- George Kirgo, as photographed by Elliott Erwitt, on the cover of his second book, published at the height of the author's early sixties celebrity.
- Born: George Blumenthal March 26, 1926 Hartford, Connecticut, U.S.
- Died: August 22, 2004 (aged 78) Santa Monica, California, U.S.
- Occupations: Screenwriter, author
- Years active: 1954–2001

= George Kirgo =

American novelist (1926–2004)

George Kirgo (born George Blumenthal; March 26, 1926 – August 22, 2004) was an American screenwriter, author and humorist.

==Early life==
Kirgo was born George Blumenthal in Hartford, Connecticut, the middle child of three born to Russian immigrants Isadore and Anna Blumenthal. While attending Hartford Public High School, he worked as a movie usher and as a reporter for The Hartford Times; graduating in 1943, he was dubbed "the Orson Welles of HPHS" by his high school yearbook.

In April 1944, while attending Wesleyan University, Blumenthal enlisted in the U.S. Army Reserve, eventually serving in the USAAF during the final few months of World War II, in the South Pacific and Japan. It was sometime after his return, but before his brief emergence in the early 1950s as a small book seller and publisher, that Blumenthal became George Kirgo, officially adopting his erstwhile nickname.

==Career==
A screenwriter since 1954, Kirgo's many credits encompass a wide variety of TV series, including Kraft Suspense Theatre, The New People, Run for Your Life, Room 222, Mary Tyler Moore, My Mother the Car, and The Feather and Father Gang. He scripted or co-scripted feature films such as Red Line 7000, Spinout, Don't Make Waves, and Voices as well as TV movies such as Get Christie Love!, The Man in the Santa Claus Suit, and the American Playhouse production My Palikari. He was a producer for the short-lived 1978 situation comedy Another Day.

Kirgo also appeared onscreen on occasion, primarily in the early 1960s, with a flurry of talk and game show appearances between 1959 and 1964. The first of these came shortly after the publication of his first book, the comic novel Hercules, the Big Greek Story. Some glowing notices notwithstanding, not much notice was paid; nonetheless, the book impressed Tonight Show host Jack Paar sufficiently to secure Kirgo a guest spot; the ensuing appearance sufficed to earn the fledgling novelist several such invitations over the next two seasons. During this period, Kirgo published his second book, How to Write Ten Different Best Sellers Now In Your Spare Time and Become the First Author on Your Block Unless There's an Author Already Living on Your Block in Which Case You'll Become the Second Author on Your Block and That's OK, too, and Other Stories. similarly satirical in nature, though this time non-fiction. On January 2, 1962, Kirgo made his daytime TV debut as one of the regular panelists, with Dennis James, on Monty Hall's game show Your First Impression.

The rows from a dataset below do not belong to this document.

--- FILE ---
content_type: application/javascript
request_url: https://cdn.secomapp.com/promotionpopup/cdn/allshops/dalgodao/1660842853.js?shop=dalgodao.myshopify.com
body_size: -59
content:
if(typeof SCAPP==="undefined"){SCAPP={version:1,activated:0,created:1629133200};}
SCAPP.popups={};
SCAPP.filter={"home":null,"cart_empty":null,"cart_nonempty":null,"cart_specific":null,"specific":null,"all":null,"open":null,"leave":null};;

By mid-1964, the show was cancelled, but writing assignments, for both big screen and small, quickly filled the void. From that point on, for more than two decades, Kirgo's screen appearances were confined to bit roles in a handful of TV shows and one feature film, The Best Man, a political drama scripted by Gore Vidal, in which Kirgo's character interacts, albeit briefly, with the president of the United States, portrayed by Henry Fonda. It would be the early 1980s before Kirgo's writing workload lessened, and it was not until 1987 that he was briefly resurrected as an on-air personality, the TV/movie critic for The Morning Program, CBS's ill-fated alternative to ABC's Good Morning America and NBC's Today.

From 1987 to 1991, Kirgo was president of the Writers Guild of America, West, most notably during the contentious 150-day-long strike over compensation from home video sales, which took place between March and August 1988. He also served as vice president of the Writers Guild Foundation between 1995 and 2001. In addition, Kirgo helped script the WGAW's Annual Awards show from 1979 through 1998, and from 1991 through 2001, he produced it.

In 1988, Kirgo received PEN Center USA's president's award, and, in 2001, the WGAW's Morgan Cox Award, for his years of service to the Guild. Kirgo was also a founding member of the National Film Preservation Board of the Library of Congress.

==Death==
In 2004, following a long illness, Kirgo died at age 78, having lost his wife of 38 years (and mother of his three children), Terry Newell, nearly two decades earlier. He was survived by his second wife, Angela Wales, then director of the Writers Guild Foundation (previously executive director of the Australian Writers Guild), and three children from his first marriage – screenwriters/producers Dinah Kirgo and Julie Kirgo, and musician-songwriter Nick Kirgo. In addition, Kirgo left behind stepson Alec Perrin, his sister Rita Lapp, four grandchildren, niece Tyne Daly, and nephew Tim Daly.